To evaluate the clinicopathologic features and the efficacy of surgical treatment in gastric stump cancer. Forty-two patients undergone operation for gastric stump cancer, including 9 cases with Billroth I (reconstruction and 33 cases with Billroth II reconstruction, in our department were enrolled in the study. Clinicopathological features, 5-year survival rate and prognostic factors were analyzed retrospectively. Gastric stump cancer occurred more frequently in anastomotic site and poorly-differentiated cancer was the common histological type.

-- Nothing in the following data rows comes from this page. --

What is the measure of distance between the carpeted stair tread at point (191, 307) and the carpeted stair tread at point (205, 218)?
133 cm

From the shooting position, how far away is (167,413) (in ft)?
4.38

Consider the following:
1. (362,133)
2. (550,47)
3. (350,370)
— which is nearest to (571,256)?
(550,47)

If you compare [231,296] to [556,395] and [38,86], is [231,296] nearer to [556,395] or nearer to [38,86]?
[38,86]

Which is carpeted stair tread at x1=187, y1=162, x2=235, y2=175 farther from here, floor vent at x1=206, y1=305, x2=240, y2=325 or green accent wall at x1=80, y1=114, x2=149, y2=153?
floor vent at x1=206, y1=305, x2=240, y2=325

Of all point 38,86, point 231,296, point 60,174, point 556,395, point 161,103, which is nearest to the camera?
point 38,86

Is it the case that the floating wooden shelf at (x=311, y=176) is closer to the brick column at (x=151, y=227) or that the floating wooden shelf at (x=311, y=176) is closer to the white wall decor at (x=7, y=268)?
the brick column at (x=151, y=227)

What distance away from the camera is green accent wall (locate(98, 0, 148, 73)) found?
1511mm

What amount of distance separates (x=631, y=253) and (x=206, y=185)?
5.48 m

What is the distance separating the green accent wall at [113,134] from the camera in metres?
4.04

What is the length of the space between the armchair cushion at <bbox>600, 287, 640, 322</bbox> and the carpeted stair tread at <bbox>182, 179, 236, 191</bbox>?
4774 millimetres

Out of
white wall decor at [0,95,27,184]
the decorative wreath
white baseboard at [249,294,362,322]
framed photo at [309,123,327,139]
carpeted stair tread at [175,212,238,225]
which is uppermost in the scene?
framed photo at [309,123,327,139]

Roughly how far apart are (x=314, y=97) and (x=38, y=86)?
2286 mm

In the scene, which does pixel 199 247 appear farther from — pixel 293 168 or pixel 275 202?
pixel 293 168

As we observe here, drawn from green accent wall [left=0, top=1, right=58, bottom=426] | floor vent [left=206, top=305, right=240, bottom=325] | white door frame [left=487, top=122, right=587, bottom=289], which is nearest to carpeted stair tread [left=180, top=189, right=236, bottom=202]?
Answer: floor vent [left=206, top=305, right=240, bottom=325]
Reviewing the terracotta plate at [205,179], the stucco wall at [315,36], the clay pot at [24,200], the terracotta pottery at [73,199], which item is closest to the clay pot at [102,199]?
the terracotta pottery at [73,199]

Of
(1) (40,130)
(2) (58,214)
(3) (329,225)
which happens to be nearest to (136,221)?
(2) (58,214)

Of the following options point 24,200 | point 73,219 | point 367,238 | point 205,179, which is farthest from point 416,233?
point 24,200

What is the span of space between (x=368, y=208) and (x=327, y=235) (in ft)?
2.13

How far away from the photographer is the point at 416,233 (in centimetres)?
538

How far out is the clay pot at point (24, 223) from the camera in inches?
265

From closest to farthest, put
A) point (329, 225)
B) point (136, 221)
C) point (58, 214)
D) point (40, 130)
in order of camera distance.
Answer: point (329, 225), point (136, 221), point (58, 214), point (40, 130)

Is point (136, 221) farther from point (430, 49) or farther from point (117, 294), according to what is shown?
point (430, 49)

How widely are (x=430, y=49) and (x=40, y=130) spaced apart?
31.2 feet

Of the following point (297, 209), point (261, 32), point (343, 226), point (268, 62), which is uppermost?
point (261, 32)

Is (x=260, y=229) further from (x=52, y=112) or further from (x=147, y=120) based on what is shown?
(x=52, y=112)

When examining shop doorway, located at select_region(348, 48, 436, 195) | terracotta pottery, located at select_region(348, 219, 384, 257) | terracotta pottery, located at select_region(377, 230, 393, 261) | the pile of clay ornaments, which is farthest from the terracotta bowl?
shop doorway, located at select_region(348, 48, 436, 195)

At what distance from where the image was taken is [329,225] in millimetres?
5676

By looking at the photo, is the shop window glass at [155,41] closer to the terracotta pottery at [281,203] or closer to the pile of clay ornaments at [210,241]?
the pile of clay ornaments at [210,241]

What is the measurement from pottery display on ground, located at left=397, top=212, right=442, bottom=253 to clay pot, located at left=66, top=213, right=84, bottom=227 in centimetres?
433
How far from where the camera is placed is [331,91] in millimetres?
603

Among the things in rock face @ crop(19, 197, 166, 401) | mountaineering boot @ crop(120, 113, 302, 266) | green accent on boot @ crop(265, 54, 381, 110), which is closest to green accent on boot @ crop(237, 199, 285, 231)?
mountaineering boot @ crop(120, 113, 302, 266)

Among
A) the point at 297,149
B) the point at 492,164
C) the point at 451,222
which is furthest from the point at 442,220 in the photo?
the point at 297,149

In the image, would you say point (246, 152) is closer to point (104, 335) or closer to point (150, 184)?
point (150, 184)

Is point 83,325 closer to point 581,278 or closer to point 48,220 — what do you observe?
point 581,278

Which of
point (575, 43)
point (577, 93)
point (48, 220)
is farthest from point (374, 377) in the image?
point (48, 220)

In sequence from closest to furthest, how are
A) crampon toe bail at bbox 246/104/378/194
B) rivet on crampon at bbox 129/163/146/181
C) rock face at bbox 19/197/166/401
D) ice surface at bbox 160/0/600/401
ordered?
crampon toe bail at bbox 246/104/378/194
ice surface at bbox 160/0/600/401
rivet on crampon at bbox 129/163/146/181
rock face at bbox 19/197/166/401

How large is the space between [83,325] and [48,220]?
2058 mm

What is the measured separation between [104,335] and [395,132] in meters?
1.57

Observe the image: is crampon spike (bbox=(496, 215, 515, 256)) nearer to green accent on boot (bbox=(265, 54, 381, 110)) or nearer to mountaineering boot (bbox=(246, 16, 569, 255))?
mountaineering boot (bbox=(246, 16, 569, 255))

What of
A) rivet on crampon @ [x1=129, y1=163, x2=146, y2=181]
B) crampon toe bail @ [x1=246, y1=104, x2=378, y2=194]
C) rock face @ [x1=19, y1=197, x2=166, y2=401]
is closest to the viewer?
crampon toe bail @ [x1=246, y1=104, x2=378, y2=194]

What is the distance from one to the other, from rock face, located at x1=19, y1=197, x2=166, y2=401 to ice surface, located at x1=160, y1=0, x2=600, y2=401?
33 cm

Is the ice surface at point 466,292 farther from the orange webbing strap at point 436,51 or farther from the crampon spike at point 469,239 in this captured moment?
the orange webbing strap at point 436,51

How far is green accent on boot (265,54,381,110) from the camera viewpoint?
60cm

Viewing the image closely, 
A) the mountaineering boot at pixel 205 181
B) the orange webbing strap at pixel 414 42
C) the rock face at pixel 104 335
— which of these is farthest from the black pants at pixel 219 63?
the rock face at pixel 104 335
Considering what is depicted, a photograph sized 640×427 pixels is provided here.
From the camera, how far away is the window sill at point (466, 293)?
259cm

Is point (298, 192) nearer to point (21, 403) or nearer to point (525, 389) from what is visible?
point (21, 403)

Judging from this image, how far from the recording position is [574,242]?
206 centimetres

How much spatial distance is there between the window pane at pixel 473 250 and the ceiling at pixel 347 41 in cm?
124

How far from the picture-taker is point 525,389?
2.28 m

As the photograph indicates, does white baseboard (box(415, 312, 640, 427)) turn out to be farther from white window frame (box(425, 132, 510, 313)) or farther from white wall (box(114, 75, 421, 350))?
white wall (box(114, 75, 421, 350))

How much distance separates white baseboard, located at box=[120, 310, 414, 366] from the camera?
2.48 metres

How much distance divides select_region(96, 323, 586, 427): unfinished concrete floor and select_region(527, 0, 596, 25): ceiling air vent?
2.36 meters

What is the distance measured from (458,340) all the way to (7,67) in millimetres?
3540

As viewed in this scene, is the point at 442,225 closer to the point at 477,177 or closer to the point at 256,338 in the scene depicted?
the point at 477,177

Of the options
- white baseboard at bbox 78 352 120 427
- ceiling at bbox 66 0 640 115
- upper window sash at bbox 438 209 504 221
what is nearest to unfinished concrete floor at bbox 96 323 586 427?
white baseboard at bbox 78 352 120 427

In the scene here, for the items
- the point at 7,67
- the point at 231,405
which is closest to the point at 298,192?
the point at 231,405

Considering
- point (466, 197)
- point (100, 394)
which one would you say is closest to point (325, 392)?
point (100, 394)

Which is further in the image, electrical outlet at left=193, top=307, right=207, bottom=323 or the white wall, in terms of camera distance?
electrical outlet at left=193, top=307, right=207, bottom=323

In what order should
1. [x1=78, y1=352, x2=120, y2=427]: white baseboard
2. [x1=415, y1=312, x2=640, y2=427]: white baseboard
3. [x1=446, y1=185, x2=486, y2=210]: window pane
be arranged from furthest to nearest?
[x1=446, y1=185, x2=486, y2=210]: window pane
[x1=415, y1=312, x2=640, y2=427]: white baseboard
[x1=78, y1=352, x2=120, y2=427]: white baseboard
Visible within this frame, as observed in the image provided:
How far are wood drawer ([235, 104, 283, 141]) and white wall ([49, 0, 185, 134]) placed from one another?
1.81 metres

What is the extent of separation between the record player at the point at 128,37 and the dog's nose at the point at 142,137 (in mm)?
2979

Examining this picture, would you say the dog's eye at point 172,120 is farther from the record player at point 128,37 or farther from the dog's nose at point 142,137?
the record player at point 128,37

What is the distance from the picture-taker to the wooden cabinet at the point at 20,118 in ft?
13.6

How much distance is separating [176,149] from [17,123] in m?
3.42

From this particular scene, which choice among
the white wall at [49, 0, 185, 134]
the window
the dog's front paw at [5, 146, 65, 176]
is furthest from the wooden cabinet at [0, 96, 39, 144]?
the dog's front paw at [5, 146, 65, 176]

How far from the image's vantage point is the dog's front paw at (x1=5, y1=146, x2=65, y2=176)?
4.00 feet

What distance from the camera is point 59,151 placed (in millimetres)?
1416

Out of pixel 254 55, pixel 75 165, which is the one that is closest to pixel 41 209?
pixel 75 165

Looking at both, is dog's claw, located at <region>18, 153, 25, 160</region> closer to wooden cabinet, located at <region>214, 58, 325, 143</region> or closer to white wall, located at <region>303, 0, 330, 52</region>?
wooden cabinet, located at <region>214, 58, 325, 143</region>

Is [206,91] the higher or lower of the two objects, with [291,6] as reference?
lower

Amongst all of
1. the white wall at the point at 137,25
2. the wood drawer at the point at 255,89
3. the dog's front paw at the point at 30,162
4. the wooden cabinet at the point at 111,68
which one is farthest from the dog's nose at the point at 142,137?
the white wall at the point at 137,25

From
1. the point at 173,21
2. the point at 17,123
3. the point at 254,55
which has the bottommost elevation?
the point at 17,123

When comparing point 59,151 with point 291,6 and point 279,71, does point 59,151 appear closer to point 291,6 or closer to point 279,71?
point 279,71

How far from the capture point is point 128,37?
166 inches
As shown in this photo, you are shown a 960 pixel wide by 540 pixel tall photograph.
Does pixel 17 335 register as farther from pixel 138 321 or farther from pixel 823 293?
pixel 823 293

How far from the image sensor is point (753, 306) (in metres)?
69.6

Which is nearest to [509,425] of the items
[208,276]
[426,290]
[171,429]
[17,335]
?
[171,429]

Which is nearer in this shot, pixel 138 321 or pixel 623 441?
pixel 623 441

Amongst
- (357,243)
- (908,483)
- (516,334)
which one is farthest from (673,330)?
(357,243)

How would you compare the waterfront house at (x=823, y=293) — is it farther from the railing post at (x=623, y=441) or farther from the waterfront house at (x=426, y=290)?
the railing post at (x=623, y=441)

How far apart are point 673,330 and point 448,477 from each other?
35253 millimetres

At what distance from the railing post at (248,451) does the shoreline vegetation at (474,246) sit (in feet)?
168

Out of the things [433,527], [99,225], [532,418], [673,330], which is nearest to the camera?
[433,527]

For patients with Billroth I reconstruction, the rates of lymph node metastasis in No.1, No.3, No.10, No.11 stations were more than 30.0%, and that in No.12 station was 22.2%. For patients with Billroth II reconstruction, the rates of lymph node metastasis in No.1, No.2, No.3, No.4, No.10, No.11, No.12 stations were more than 30.0%, and that in No.14 station was 25.0%. The rate of lymph node metastasis in jejunal mesentery was 27.3%. The percentage of pancreatic invasion and hepatoduodenal ligament invasion were 66.7% and 33.3% respectively for patients with Billroth I reconstruction. The percentage of transverse colon invasion and pancreatic invasion were 25.0% and 75.0% respectively for patients with Billroth II reconstruction. The overall 5-year survival rate of patients with gastric stump cancer was 0.38. The 5-year survival rates in I, II, III and IV were 0.86, 0.50, 0.13 and 0 respectively. There were significant differences among stages (P <0.05). Gastric stump cancer has a particular pattern in lymph node metastasis and direct organ invasion. Surgical resection is an effective therapeutic strategy for this disease.